An even more important difference: while the West gradually mobilised to condemn and disengage from apartheid South Africa, it embraces, funds, arms, and swallows the lies of apartheid Israel. This is why it is essential that Ben White’s book be read as widely as possible, in the hope that more people here will recognise Zionism for what it is.
“Israeli Apartheid – A Beginner’s Guide” doesn’t deal with the seige of Gaza, and was written before last winter’s massacre there. It doesn’t take on internal Palestinian politics, the refugees abroad, Israel’s attacks on other countries, or the Zionist lobbies in the West. Its range is necessarily limited to the key facts of the Palestinian tragedy. The book is slim, smart and accessible, a beginner’s guide in the best sense. It’s also committed, again in the best sense. Its arguments are clear and evidenced, backed with notes and quotes. Insets to the text give Palestinian eyewitness testimonies. There’s a glossary and information on important groups which non-violently resist apartheid. It would make a useful gift for an interested friend or colleague. If I were a rich man I’d distribute a million copies.
Totally agree. Love the book. I think we need to get behind in the Palestine solidarity movement: it’s a valuable tool for us, I think. Love your idea too: any rich people reading this? ;)
By the way, Ben tells me he’s looking at including a section on Gaza in the (possible) second edition.
This site is addictive. It can’t be helped. Great review, Qunfuz!
The masonic state is in all respects anachronistic and abnormal.
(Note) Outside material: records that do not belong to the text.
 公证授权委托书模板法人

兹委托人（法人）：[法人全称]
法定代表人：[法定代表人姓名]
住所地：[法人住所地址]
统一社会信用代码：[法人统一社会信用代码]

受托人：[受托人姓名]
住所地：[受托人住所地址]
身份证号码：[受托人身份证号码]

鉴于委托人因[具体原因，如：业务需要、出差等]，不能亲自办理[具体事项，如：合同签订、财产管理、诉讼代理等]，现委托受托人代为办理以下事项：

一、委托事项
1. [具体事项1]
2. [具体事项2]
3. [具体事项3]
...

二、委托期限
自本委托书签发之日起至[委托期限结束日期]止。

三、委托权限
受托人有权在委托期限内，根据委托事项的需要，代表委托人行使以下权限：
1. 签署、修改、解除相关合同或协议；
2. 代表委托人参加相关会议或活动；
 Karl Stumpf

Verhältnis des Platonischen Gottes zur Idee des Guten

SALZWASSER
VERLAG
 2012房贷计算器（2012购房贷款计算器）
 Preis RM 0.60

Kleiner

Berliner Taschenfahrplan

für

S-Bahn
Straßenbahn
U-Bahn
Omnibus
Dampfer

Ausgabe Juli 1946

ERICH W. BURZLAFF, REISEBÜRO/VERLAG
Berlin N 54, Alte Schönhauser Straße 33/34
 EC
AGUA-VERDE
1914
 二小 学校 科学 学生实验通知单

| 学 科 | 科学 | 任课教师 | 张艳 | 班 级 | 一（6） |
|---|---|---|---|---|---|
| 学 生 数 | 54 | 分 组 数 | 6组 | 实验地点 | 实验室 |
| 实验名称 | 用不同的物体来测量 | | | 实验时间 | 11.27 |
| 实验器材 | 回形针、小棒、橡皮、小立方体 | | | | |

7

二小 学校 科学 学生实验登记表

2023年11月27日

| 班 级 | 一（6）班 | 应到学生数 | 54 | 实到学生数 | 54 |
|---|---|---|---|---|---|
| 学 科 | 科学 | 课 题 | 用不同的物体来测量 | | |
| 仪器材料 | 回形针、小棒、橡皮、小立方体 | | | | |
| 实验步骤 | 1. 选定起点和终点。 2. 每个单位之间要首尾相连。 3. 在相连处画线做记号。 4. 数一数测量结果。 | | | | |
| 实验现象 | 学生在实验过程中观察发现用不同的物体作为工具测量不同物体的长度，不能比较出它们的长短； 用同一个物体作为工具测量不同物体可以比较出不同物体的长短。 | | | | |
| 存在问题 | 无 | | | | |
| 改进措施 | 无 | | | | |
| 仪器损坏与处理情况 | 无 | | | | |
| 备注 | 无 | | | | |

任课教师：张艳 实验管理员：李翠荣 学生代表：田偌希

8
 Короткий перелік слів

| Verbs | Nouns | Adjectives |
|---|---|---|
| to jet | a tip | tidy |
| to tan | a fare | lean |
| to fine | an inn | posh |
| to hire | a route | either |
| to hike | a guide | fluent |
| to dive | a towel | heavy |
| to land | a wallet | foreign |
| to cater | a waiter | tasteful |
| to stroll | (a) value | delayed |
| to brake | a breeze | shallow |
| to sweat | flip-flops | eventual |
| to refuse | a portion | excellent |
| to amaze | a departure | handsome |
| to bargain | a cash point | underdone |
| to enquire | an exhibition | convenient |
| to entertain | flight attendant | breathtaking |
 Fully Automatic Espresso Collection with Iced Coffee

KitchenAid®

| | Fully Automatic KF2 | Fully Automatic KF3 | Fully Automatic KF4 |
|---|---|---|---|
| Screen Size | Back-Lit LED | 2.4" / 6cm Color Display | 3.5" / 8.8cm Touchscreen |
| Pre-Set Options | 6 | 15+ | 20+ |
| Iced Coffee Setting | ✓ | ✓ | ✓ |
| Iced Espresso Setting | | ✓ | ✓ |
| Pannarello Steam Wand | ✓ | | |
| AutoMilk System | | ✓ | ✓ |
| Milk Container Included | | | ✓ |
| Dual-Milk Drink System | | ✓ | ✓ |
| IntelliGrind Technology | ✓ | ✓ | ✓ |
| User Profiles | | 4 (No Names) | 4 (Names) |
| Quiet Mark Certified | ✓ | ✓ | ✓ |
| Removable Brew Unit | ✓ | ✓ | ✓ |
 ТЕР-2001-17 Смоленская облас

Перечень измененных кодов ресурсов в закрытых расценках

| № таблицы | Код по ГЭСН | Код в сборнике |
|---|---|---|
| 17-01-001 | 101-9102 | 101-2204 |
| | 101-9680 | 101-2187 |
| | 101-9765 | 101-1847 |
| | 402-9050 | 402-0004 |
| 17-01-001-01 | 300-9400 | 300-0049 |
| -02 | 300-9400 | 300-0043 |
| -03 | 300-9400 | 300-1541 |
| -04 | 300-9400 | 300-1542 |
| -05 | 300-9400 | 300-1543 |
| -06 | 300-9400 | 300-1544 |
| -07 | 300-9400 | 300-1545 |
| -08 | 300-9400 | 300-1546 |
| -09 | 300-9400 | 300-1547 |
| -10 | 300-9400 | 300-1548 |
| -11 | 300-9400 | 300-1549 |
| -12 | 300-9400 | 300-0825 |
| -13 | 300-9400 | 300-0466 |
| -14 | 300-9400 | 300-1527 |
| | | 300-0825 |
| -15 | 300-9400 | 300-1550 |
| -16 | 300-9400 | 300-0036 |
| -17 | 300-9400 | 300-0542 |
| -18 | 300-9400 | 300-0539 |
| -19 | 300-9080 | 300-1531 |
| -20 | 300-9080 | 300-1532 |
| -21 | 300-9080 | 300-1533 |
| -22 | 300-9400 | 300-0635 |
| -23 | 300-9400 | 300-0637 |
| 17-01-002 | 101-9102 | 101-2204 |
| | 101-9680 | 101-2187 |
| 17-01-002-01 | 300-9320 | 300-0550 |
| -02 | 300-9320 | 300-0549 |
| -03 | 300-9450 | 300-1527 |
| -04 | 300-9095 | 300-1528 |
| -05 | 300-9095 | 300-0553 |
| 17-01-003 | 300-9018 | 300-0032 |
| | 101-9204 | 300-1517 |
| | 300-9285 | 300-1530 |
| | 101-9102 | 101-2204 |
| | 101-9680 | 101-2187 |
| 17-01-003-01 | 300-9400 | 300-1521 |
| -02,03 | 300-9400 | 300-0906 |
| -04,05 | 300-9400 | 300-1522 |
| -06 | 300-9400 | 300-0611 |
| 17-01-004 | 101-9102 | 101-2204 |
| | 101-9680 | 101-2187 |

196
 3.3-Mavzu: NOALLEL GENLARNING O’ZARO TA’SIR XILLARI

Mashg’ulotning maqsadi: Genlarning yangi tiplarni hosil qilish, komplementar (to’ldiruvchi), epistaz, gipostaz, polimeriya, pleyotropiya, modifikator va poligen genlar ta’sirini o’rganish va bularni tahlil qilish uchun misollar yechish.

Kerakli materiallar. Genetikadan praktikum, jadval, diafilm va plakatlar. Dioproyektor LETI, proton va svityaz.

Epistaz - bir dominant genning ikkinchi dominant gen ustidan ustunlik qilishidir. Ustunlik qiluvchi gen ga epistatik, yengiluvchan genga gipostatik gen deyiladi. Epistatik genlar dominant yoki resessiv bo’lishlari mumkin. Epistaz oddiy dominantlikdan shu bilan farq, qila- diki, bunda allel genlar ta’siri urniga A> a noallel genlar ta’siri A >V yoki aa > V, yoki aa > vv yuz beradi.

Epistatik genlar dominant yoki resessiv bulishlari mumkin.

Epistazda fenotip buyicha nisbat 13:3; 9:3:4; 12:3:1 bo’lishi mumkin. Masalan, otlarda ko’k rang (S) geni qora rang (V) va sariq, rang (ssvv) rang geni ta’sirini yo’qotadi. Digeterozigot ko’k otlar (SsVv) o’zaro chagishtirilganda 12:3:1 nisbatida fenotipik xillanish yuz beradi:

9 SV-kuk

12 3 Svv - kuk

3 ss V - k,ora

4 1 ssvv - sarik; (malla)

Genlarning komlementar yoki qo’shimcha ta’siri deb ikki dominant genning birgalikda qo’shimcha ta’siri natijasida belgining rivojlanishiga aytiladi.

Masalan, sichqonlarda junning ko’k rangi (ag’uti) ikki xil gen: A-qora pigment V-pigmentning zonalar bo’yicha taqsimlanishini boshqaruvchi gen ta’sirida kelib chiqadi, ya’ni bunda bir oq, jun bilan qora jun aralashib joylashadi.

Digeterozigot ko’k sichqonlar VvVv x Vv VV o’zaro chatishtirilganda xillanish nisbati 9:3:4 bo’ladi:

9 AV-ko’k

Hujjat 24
In many ways this is a reflection of the flawed and myopic vision of the elites who created it.Dominance of the civil affairs within the state by its Jewish majority was mandated by law when it was created in 1948.Yet the belligerent and intolerant ethno-state that now exists is the very antithesis of Herzl’s vision of a bourgeois secular liberal democracy.
Israeli apartheid is premised on the idea that all its non-Jewish residents are potential anti-semites who endanger their Jewish neighbours.Thus the Palestinians are perceived as a demographic threat.
All of this begs the question can the satanic statelet as it now exists continue to define itself as an exclusively Jewish state and still pretend it is the only democracy in the region?
The Zionist aspiration for an ethno-state in Palestine was predicated on Talmudic teachings re-Jewish exclusivity and supremacy.Israelism among British and US elites who saw themselves as descendants of the lost tribes came to support this aspiration.Elite support also owed not a little to the fact that Zionists controlled their banks as well!
Today the abnormal,anachronistic and apartheid state that now exists in Palestine is probably as distant from the ideal City of God upon a hill as it is possible to get.
For the elites who helped the state into being it was but a vehicle for Anglo-US geostrategic regional domination.They also envisaged the new state as an experiment in elite social engineering,state-building and conflict management.
Longevity was not part of the elite plan.The ramshackle military colony would ultimately likely implode under the weight of its own internal contradictions.
On the ashes of this imploded state the mystical apartheid vision that drove elite masonic Israelism in the first place will be brought into even more sharp relief.